Obesity,Diets#Eating Disorders#Bullying#Fat Acceptance#Please Share
MUCH of the debate about the nation’s obesity epidemic has focused, not surprisingly, on food: labeling requirements, taxes on sugary beverages and snacks, junk food advertisements aimed at children and the nutritional quality of school lunches.
But obesity affects not only health but also economic outcomes: overweight people have less success in the job market and make less money over the course of their careers than slimmer people. The problem is particularly acute for overweight women, because they are significantly less likely to complete college.
We arrived at this conclusion after examining data from a project that tracks more than 10,000 people who graduated from Wisconsin high schools in 1957. From career entry to retirement, overweight men experienced no barriers to getting hired and promoted. But heavier women worked in jobs that had lower earnings and social status and required less education than their thinner female peers.
At first glance this difference might appear to reflect bias on the part of employers, and male supervisors in particular. After all, studies find that employers tend to view overweight workers as less capable, less hard-working and lacking in self-control.
But the real reason was that overweight women were less likely to earn college degrees — regardless of their ability, professional goals or socioeconomic status. In other words, it didn’t matter how talented or ambitious they were, or how well they had done in high school. Nor did it matter whether their parents were rich or poor, well educated or high school dropouts.
Our study, published last year in the journal Social Forces, was the first to show that decreased education was the key mechanism that reduced the career achievement of overweight women — an impact that persisted even among those who lost weight later in life. We found no similar gap in educational attainment for overweight men.
Why doesn’t body size affect men’s attainment as much as women’s? One explanation is that overweight girls are more stigmatized and isolated in high school compared with overweight boys. Other studies have shown that body size is one of the primary ways Americans judge female — but not male — attractiveness. We also know that the social stigma associated with obesity is strongest during adolescence. So perhaps teachers and peers judge overweight girls more harshly. In addition, evidence suggests that, relative to overweight girls, overweight boys are more active in extracurricular activities, like sports, which may lead to stronger friendships and social ties. (Of course our study followed a particular group from career entry to retirement, and more study is needed to determine whether overweight girls finishing high school today face the same barriers, though these social factors suggest they do.)
That overweight women continue to trail men — including overweight men — in educational attainment in America is remarkable, given that women in general are outpacing men in college completion and in earning advanced degrees.
What does this mean for policy? Previous studies have shown that overweight adolescents feel stigmatized by their peers and their teachers, have fewer friends and often feel socially isolated. Teenagers who feel less connected to teachers, school and peers are less likely to graduate and go on to college. So policies to help overweight girls need to work on two levels: promoting healthful behaviors and shifting attitudes.

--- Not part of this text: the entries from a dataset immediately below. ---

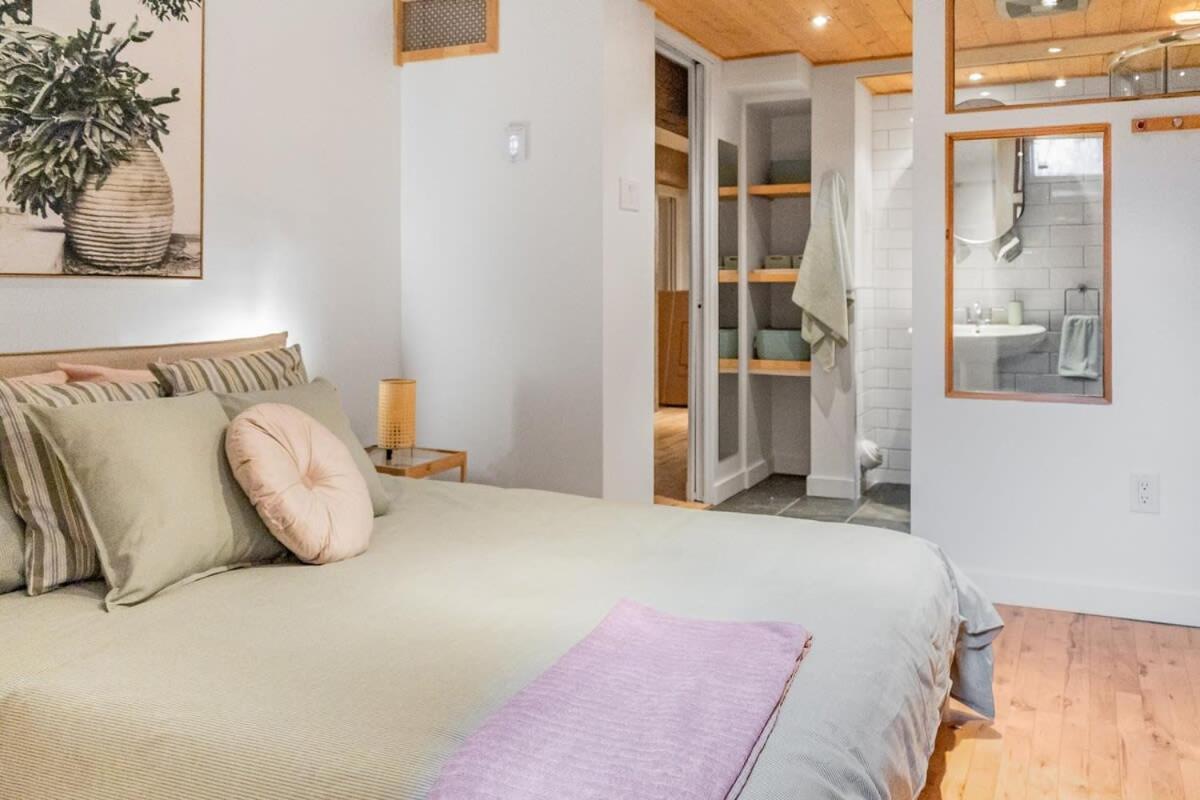 Magnificent 2Br Apartment Fully Equipped Montréal Extérieur photo
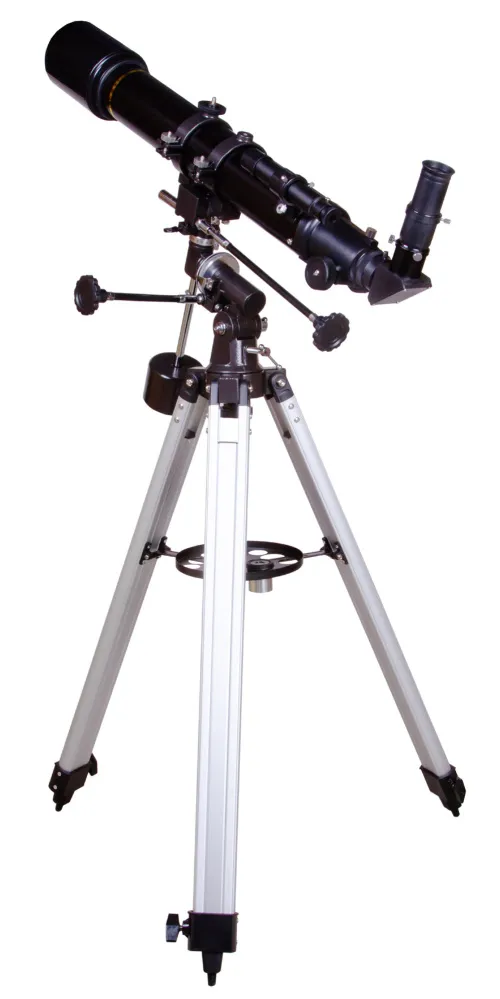 imagen telescopio Levenhuk Skyline PLUS 70T,  7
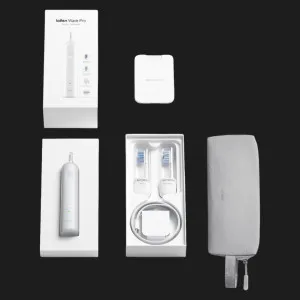 Зубна електрощітка Laifen Wave PRO Plastic (White) (1TB92-P-XX-WH-002) в Олександрії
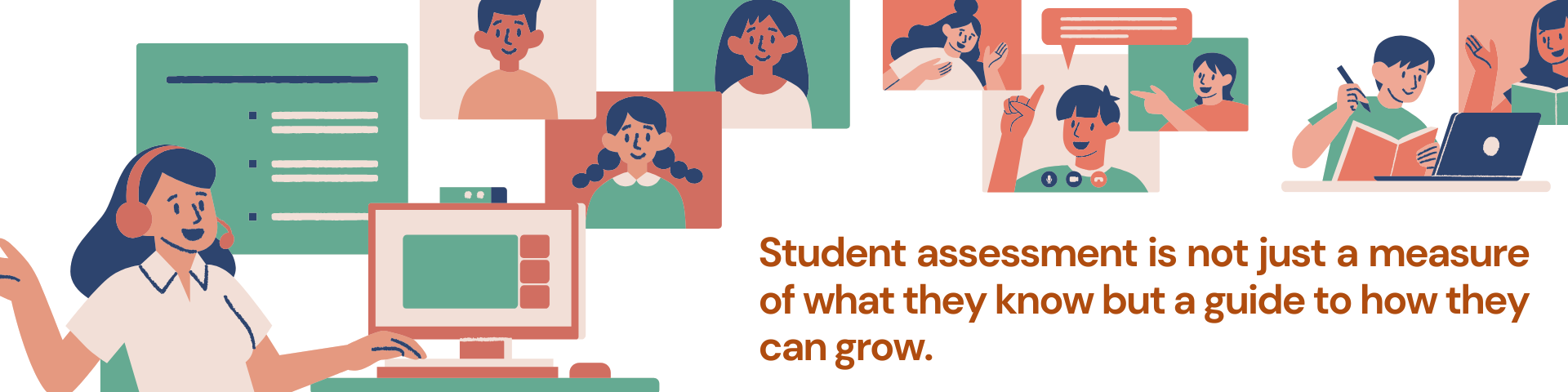 Student Assessment Approach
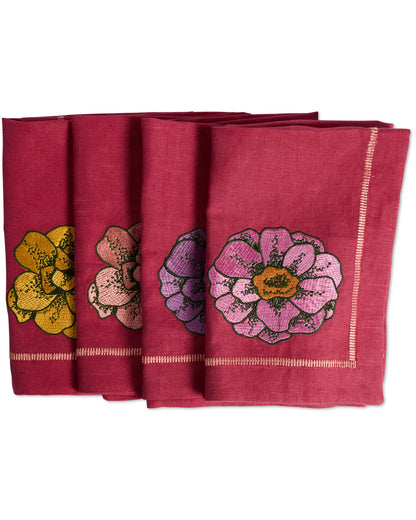 Kip & Co In Bloom Napkin Set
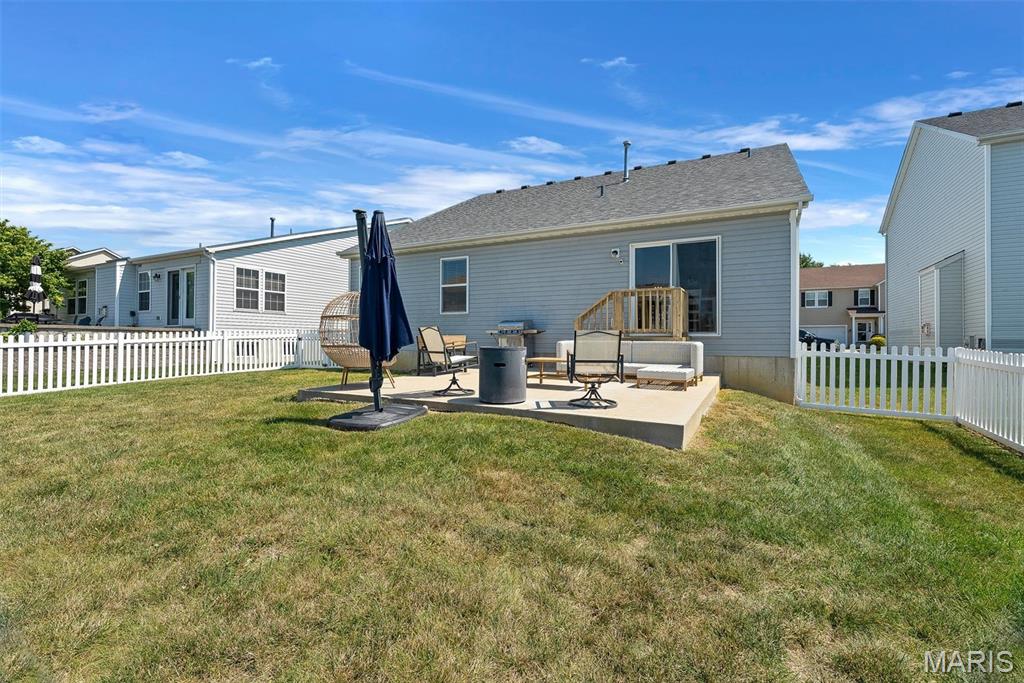 Preston Woods #1 - Residential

Obesity is occurring in children at younger and younger ages, so prevention needs to start as early as primary school. While early intervention has obvious potential health benefits, it is also critical from a career perspective. In addition, overweight girls should be encouraged to participate in college preparation courses and extracurricular activities. Health education that focuses on diet and exercise but does not stigmatize overweight teenagers is critical.
Teachers and principals need to be aggressive in limiting bullying and looking for signs of depression in overweight girls. Teenage girls, regardless of body size, struggle with self-esteem and are at higher risk of depression than boys, so expanding health education to include psychological as well as physical health could help all girls. Public health campaigns should reframe the problem of obesity from one of individual failure to one of public concern.
The economic harm to overweight women is more than a series of personal troubles; it may contribute to the rising disparities between rich and poor, and it is a drain on the human capital and economic productivity of our nation.